Alternativa B — ❌ Incorreta
A alternativa contém dois erros. Primeiro, afirma que o Tribunal de Contas pode revogar atos eivados de inconstitucionalidade — a revogação é um instituto de mérito (conveniência e oportunidade), que não se aplica a atos inconstitucionais e não é competência do Tribunal de Contas. Segundo, afirma que o Tribunal de Contas pode determinar a correção daqueles que apresentem vício de legalidade — na verdade, o Tribunal de Contas assina prazo para que o órgão adote as providências necessárias ao exato cumprimento da lei (art. 71, IX, CF/88), mas não "determina a correção" diretamente. A alternativa mistura conceitos de anulação, revogação e correção, que são institutos distintos.
Alternativa C — ❌ Incorreta
A alternativa afirma que o Tribunal de Contas pode rever os critérios de oportunidade, conveniência e economicidade dos atos administrativos discricionários e vinculados.

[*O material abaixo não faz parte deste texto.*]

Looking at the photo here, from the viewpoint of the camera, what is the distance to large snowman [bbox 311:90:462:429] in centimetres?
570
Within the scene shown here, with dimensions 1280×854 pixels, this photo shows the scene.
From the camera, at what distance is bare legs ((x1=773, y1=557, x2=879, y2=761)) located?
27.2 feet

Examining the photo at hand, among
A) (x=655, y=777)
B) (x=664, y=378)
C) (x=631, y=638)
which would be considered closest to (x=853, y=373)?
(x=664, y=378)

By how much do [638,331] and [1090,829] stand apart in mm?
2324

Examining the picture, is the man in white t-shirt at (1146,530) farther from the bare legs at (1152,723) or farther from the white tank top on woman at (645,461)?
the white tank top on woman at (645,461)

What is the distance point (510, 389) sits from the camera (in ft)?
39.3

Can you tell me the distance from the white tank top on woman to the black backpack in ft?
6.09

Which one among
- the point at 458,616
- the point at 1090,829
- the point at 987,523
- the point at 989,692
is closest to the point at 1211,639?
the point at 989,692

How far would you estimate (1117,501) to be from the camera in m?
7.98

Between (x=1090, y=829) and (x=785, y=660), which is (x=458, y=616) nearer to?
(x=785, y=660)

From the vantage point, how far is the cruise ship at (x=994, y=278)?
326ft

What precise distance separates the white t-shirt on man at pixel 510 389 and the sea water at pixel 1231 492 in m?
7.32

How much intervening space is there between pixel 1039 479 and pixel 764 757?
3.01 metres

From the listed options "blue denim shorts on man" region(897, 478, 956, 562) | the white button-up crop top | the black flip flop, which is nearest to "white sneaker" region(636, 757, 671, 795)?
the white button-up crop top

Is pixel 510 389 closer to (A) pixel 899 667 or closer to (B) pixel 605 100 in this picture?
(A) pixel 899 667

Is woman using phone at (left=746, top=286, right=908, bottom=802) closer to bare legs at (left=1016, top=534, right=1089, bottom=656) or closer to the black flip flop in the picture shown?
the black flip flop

O controle de mérito (conveniência e oportunidade) é vedado ao Tribunal de Contas, que deve respeitar a discricionariedade administrativa, sob pena de violação do princípio da separação de poderes. O Tribunal de Contas pode analisar a economicidade dos atos, mas não pode rever os critérios de conveniência e oportunidade, que são próprios da Administração Pública. A alternativa erra ao incluir a análise de mérito como competência da Corte de Contas.

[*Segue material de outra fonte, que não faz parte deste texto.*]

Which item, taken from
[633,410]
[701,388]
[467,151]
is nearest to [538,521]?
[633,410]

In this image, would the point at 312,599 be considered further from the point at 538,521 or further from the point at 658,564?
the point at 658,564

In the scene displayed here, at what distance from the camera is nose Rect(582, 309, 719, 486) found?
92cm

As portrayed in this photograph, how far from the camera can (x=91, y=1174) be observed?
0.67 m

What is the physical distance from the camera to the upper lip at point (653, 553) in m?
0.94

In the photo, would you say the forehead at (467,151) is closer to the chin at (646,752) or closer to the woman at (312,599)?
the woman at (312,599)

Alternativa D — ✅ Correta ⟵ GABARITO
A alternativa está correta porque descreve duas competências expressas do Tribunal de Contas: a realização de auditorias (art. 71, IV, CF/88) e a aplicação de sanções aos responsáveis por ilegalidades de despesas (art. 71, VIII, CF/88). Além disso, a alternativa menciona corretamente a necessidade de observância do contraditório e da ampla defesa, que é uma garantia constitucional assegurada nos processos perante o Tribunal de Contas, conforme a Súmula Vinculante nº 3 do STF. A alternativa espelha com precisão o texto constitucional e a jurisprudência consolidada sobre o tema.

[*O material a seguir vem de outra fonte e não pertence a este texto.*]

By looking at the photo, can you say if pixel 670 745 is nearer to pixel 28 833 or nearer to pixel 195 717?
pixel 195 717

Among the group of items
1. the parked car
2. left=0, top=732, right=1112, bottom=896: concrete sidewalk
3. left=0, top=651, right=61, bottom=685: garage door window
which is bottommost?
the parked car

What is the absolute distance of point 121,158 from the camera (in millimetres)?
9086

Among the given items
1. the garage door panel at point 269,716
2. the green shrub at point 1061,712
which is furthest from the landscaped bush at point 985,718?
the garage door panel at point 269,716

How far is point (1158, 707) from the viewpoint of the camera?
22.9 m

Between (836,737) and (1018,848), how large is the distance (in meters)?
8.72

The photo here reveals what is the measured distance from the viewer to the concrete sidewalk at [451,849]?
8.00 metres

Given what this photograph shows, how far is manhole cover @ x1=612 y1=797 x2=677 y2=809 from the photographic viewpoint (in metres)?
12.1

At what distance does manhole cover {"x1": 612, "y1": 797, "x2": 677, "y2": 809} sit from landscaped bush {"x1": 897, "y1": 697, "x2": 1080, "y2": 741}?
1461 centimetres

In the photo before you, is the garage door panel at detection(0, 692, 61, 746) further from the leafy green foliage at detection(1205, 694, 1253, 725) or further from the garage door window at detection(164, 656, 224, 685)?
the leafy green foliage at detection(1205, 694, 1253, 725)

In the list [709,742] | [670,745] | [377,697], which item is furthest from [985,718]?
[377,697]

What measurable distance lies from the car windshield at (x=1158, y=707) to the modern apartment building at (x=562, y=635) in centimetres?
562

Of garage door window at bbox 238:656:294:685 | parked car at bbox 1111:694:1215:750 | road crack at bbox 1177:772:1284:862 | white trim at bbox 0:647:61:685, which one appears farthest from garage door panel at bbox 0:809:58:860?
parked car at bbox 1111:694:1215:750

Alternativa E — ❌ Incorreta
A alternativa afirma que o Tribunal de Contas pode sustar contratos celebrados com vício de legalidade. A sustação de contratos é competência do Congresso Nacional, conforme o art. 71, § 1º, da CF/88, que estabelece que "no caso de contrato, o ato de sustação será adotado diretamente pelo Congresso Nacional". O Tribunal de Contas apenas decide a respeito se o Congresso Nacional ou o Poder Executivo não efetivar as medidas no prazo de noventa dias, conforme o § 2º do mesmo artigo. A alternativa erra ao atribuir à Corte de Contas uma competência que é do Poder Legislativo.